The killer app for AI-endowed robots could be helping around the house [
8], [
19]. Many researchers in the field perceive a demand for household robots that can take over burdensome chores. Pinto, for one, is betting that this market exists and has launched a company, Fauna Robotics, based in New York City, NY, USA, to develop such robots. People have already bought tens of millions of Roombas, the circular robotic vacuums from iRobot (Beford, MA, USA) that navigate around the home, albeit with increasing help from AI in the more recent models [
20]. But another reason to develop household robots is that the home environment is a good test of a robot’s abilities, Mendonca said. “If you can get a robot to navigate across the cluttered floor of a child’s room and pick up something, it could readily do things in a more structured setting.”

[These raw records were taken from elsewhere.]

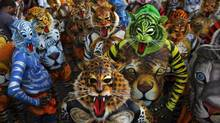 Artists with painted bodies and masks perform at the annual Pulikali, or Tiger Dance, in the southern Indian state of Kerala. (Arun Sankar K./AP)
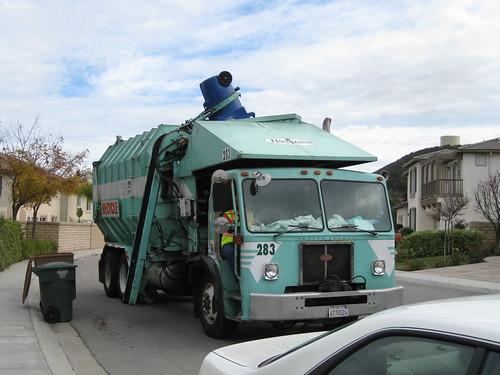 垃圾車的機械手臂把垃圾桶往車艙倒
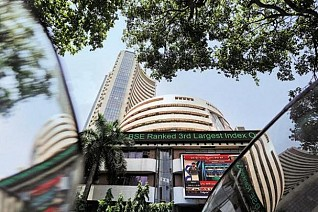 Sensex, Nifty hit record highs on firm global cues, rupee recovery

So far, robots that can learn have shown off an impressive variety of skills, but the demonstrations also illustrate their drawbacks. In the videos not posted to the Internet, they drop objects they are carrying, misidentify everyday items, lose their way, and commit other blunders. They are clumsy, slow, and expensive. Their fine motor skills are limited, making it difficult for them to use tools, Bahl said. “We are getting better and better, but we still have a long way to go.” Still, he added, “I am amazed by the progress we have made compared to three-to-four years ago.”
Will that pace of improvement allow smart robots to reach the market soon? Some people think so. Elon Musk, chief executive officer of Tesla, has said the company’s human-like Optimus robot could be available to consumers by late 2025 (
Fig. 3) [
7]. Exactly what Optimus will be able to do is unclear, however, and critics have panned demonstrations of its performance [
21], [
22]
Whether Tesla will meet its goal remains to be seen. But researchers who are working on making smarter, more functional robots are impatient to get them out of the lab and into homes and businesses. “I want to see them being a part of our lives now,” said Pinto.